**Task instructions:**
a: Please rewrite the Wink Martindale song post starting at "Song Of The" and ending at "doubt his intentions.", with "Tennessee" swapped for "Kentucky".
b: In the Wink Martindale song post, what year did his hit single "Deck of Cards" come out?
c: Continue the Wink Martindale song post from its last sentence.

Song Of The Day 1/27/2016: Wink Martindale – “Drinking From My Saucer”

When DJs Sing (or Speak Over Musical Accompaniment) – Wink Martindale was a DJ in his native Tennessee before hitching his wagons for the bright lights and superior irrigation systems of Southern California. He was, of course, much better known in later years as the game show host of such deathsports as Tic Tac Dough, Gambit and the ominously titled Debt. Wink had a dulcet voice, oozed a grand bouquet of down-home warmth, and was named after an eyelid movement that should never be employed in courtrooms. On the scale of Game Show Hosts, Wink's just a hair's breadth behind Bob Barker: clearly in control, asexually enticing, not as informal as Bert Convy or flat-out dangerous as Gene Rayburn. Good egg. I got no reason to doubt his intentions.

Wink actually had a hit single in 1959 as a monologist: "Deck of Cards," a long-spun recitation that originated around the time of World War II in the American South. It's about a soldier using a deck of cards "as a Bible, an Almanac and a Prayer Book." (Hopefully it's not a pinochle deck. That'll turn you into a plutocrat.) "Drinking From My Saucer" was penned by country scribe and sausage magnate Jimmy Dean, but has its origins as a sort of homily in praise of the bounty the Lord provides us with on a daily basis, or something like that. You see, he's filled your cup with so much goodness that it's overflowed down to the saucer that the coffee cup rests on, so you're drinking from your saucer. It's so much more rewarding than those heathen holiday cups at Starbuck's that are painted demonic red like the vile blood of the Adversary.

**Input data:**

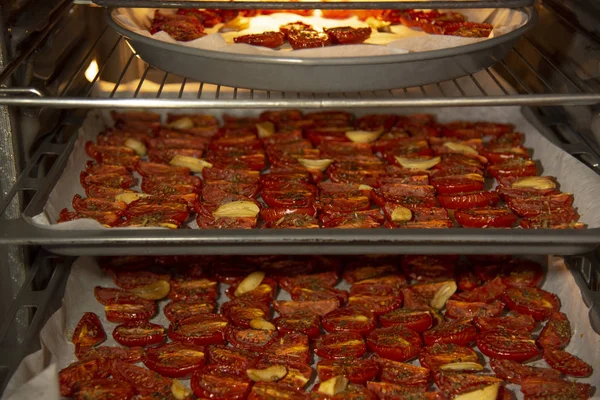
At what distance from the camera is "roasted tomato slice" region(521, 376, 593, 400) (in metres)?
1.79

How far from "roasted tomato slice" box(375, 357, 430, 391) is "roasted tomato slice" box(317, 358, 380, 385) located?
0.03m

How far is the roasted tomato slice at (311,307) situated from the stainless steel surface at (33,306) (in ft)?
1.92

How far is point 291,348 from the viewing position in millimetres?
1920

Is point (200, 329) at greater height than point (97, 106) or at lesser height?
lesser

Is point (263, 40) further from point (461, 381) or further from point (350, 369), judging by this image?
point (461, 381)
...
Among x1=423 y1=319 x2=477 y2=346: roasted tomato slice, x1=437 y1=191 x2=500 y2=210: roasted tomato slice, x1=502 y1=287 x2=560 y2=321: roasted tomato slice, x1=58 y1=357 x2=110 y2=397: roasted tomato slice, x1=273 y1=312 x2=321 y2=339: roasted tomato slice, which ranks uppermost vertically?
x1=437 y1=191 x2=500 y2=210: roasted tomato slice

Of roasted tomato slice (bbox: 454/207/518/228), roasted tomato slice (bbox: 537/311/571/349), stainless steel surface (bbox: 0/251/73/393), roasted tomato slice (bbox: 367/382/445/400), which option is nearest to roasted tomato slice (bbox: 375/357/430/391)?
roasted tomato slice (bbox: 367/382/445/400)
...
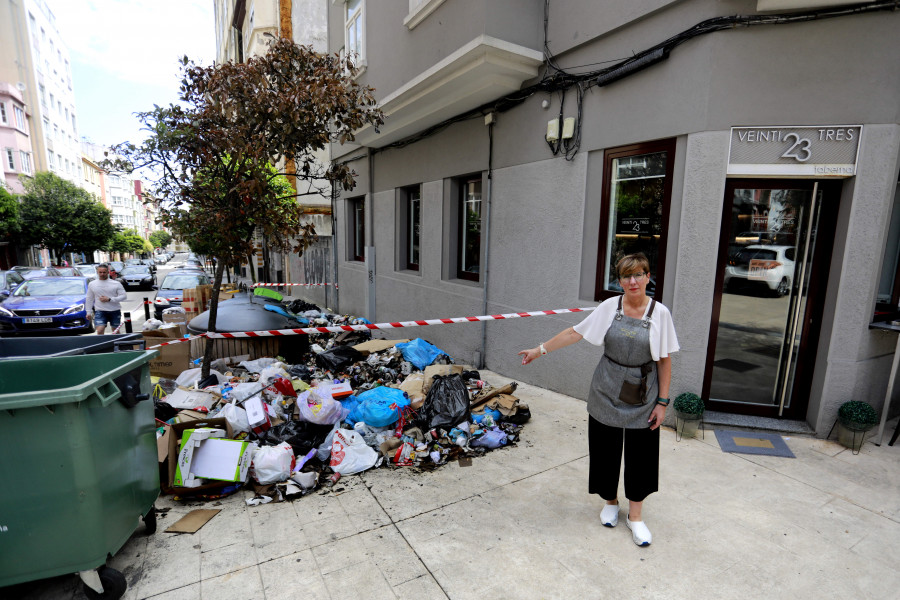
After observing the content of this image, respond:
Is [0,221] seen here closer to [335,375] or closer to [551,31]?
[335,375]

**Results of the exercise:**
a:
Song Of The Day 1/27/2016: Wink Martindale – “Drinking From My Saucer”

When DJs Sing (or Speak Over Musical Accompaniment) – Wink Martindale was a DJ in his native Kentucky before hitching his wagons for the bright lights and superior irrigation systems of Southern California. He was, of course, much better known in later years as the game show host of such deathsports as Tic Tac Dough, Gambit and the ominously titled Debt. Wink had a dulcet voice, oozed a grand bouquet of down-home warmth, and was named after an eyelid movement that should never be employed in courtrooms. On the scale of Game Show Hosts, Wink's just a hair's breadth behind Bob Barker: clearly in control, asexually enticing, not as informal as Bert Convy or flat-out dangerous as Gene Rayburn. Good egg. I got no reason to doubt his intentions.

b: 1959

c:
In what research I was prepared to do tonight, I discovered that drinking from the saucer is kind of a thing, and not just in the South. I found stories of Swedes, Russians, Lithuanians and Bengalis drinking coffee and tea from their saucers. In addition to the metaphorical representation, there's the practical fact that coffee spilled on the saucer simply cools down faster. According to a generalized coffee answer page, "George Washington... used the literal practice (cooling-off beverages in a saucer) as a metaphor for the cooling-off that occurs in the upper house of a bicameral legislature." Our leaders continue that tradition even today -- except they break the empty saucers over each other's heads and pummel each other for the last remaining packets of Truvia. It's rather quaint.